[Spatial relation data]
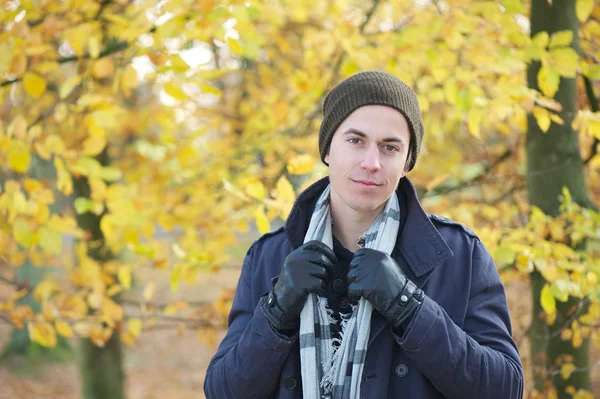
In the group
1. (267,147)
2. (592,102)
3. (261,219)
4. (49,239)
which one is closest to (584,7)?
(592,102)

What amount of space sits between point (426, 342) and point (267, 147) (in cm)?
320

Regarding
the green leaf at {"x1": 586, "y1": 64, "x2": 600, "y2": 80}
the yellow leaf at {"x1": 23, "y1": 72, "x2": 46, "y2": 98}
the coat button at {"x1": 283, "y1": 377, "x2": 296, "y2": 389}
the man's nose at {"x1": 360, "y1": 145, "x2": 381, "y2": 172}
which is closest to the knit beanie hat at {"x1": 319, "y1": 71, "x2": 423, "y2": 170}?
the man's nose at {"x1": 360, "y1": 145, "x2": 381, "y2": 172}

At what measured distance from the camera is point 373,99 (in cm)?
186

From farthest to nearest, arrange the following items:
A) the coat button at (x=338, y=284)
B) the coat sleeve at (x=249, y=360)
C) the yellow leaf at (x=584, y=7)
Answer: the yellow leaf at (x=584, y=7) < the coat button at (x=338, y=284) < the coat sleeve at (x=249, y=360)

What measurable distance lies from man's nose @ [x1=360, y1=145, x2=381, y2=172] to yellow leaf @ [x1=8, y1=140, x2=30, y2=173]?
1.84 m

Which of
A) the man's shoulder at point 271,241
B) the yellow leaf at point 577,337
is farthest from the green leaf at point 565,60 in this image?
the man's shoulder at point 271,241

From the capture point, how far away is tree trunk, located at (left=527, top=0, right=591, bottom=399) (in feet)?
11.2

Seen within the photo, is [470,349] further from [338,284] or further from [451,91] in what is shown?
[451,91]

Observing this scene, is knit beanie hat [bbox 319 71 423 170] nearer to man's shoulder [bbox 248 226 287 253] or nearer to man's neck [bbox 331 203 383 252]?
man's neck [bbox 331 203 383 252]

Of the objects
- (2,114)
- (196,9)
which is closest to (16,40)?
(196,9)

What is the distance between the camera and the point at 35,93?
3.20m

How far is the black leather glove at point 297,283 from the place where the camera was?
1.78 meters

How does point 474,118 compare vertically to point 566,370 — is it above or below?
above

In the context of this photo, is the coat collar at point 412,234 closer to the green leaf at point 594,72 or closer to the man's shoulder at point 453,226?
the man's shoulder at point 453,226
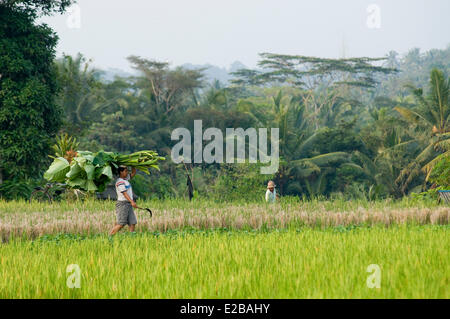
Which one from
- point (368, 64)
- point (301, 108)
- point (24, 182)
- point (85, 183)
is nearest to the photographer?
point (85, 183)

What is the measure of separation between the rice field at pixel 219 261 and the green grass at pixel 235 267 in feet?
0.03

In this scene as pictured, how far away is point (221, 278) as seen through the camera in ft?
12.6

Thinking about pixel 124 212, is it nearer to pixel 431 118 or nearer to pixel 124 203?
pixel 124 203

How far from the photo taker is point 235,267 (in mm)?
4316

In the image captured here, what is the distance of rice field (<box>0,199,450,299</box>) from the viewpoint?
3.55m

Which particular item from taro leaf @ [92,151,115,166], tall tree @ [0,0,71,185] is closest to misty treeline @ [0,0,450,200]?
tall tree @ [0,0,71,185]

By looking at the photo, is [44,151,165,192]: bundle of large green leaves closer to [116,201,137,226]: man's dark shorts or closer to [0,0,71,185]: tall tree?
[116,201,137,226]: man's dark shorts

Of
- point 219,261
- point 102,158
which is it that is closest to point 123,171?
point 102,158

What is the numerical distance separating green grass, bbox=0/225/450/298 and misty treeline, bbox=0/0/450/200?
7934 millimetres

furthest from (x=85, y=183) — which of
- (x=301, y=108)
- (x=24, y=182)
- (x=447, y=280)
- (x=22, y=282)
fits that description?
(x=301, y=108)

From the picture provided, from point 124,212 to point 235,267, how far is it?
2.56m

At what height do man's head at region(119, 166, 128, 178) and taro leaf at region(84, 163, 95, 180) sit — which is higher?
taro leaf at region(84, 163, 95, 180)

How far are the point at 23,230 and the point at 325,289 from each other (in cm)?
477

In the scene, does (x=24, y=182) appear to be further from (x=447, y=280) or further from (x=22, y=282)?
(x=447, y=280)
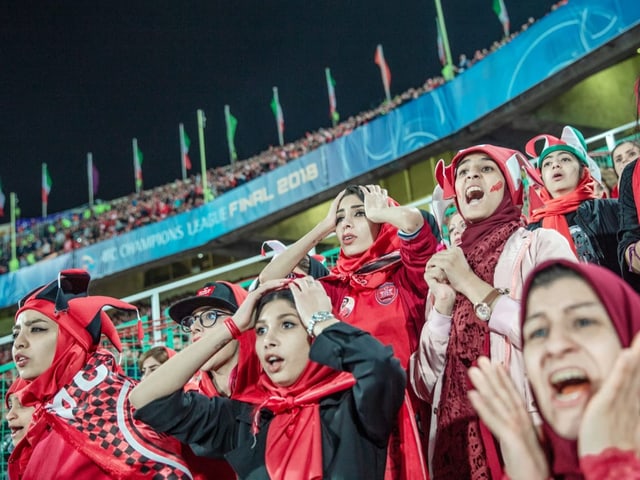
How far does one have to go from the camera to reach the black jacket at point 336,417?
1.91 metres

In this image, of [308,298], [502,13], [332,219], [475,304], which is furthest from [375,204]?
[502,13]

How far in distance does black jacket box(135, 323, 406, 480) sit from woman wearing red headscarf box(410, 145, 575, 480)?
0.79 feet

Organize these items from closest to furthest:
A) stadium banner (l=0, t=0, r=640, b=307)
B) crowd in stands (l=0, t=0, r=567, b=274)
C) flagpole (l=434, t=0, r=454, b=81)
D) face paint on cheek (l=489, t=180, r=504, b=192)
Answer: face paint on cheek (l=489, t=180, r=504, b=192) → stadium banner (l=0, t=0, r=640, b=307) → flagpole (l=434, t=0, r=454, b=81) → crowd in stands (l=0, t=0, r=567, b=274)

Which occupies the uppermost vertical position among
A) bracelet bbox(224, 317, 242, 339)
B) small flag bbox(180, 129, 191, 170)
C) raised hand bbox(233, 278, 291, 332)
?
small flag bbox(180, 129, 191, 170)

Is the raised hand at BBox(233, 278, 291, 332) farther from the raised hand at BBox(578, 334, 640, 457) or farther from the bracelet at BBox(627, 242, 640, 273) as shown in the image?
the bracelet at BBox(627, 242, 640, 273)

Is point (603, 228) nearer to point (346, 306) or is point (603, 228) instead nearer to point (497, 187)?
point (497, 187)

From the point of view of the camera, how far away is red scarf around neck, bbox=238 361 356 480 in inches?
78.2

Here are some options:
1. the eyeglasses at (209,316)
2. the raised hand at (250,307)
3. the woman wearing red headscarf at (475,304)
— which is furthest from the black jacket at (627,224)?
the eyeglasses at (209,316)

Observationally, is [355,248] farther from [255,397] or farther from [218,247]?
[218,247]

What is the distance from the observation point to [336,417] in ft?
6.75

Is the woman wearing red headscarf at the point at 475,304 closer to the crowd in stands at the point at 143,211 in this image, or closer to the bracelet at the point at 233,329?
the bracelet at the point at 233,329

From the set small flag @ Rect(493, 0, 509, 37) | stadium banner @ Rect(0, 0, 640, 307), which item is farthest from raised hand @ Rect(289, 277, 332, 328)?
small flag @ Rect(493, 0, 509, 37)

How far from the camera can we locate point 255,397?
90.4 inches

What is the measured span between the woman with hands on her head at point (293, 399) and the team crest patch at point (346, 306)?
1.74 feet
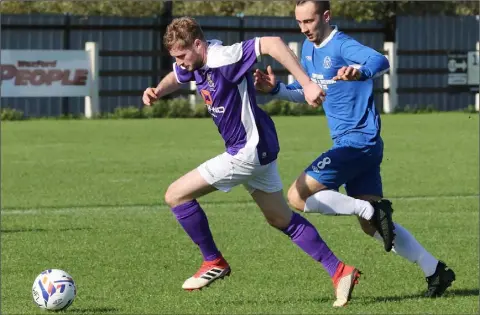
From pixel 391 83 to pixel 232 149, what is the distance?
91.3 feet

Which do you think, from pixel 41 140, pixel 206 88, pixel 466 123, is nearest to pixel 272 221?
pixel 206 88

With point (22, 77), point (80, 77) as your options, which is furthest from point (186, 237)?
point (80, 77)

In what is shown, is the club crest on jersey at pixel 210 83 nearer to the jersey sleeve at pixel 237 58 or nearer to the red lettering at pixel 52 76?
the jersey sleeve at pixel 237 58

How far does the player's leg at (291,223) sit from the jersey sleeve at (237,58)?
26.7 inches

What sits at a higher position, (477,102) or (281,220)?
(281,220)

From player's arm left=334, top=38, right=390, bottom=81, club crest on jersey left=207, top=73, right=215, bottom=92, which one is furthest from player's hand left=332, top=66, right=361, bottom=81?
club crest on jersey left=207, top=73, right=215, bottom=92

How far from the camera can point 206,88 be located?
781 centimetres

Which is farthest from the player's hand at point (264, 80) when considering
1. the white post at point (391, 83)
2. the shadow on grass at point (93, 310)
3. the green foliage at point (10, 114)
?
the white post at point (391, 83)

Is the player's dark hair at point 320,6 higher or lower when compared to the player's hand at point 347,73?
higher

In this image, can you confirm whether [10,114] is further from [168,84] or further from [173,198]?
[173,198]

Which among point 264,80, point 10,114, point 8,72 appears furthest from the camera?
point 10,114

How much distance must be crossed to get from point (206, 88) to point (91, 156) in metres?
13.3

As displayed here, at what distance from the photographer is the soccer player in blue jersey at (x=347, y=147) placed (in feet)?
26.8

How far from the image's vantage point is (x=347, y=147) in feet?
27.6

■ **TO BE DONE**: Restate word for word the lines from the one holding "How far from the camera can point" to the end of the listing, both ends included, and nothing more.

■ **OUTPUT**:
How far from the camera can point 206,88 be located?
781 centimetres

Which is farthest from the player's hand at point (264, 80) when considering
1. the white post at point (391, 83)
2. the shadow on grass at point (93, 310)
3. the green foliage at point (10, 114)
?
the white post at point (391, 83)

Is the player's dark hair at point 320,6 higher or lower when compared to the player's hand at point 347,73?
higher

In this image, can you confirm whether [10,114] is further from [168,84] or further from [173,198]?
[173,198]

Which among point 264,80, point 10,114, point 8,72 appears furthest from the camera?
point 10,114

How much distance must be crossed to get from point (206, 88) to point (91, 156) in metres?
13.3

As displayed here, at what distance from the photographer is the soccer player in blue jersey at (x=347, y=147) placed (in feet)?
26.8

How far from the image's vantage point is (x=347, y=147) in feet?
27.6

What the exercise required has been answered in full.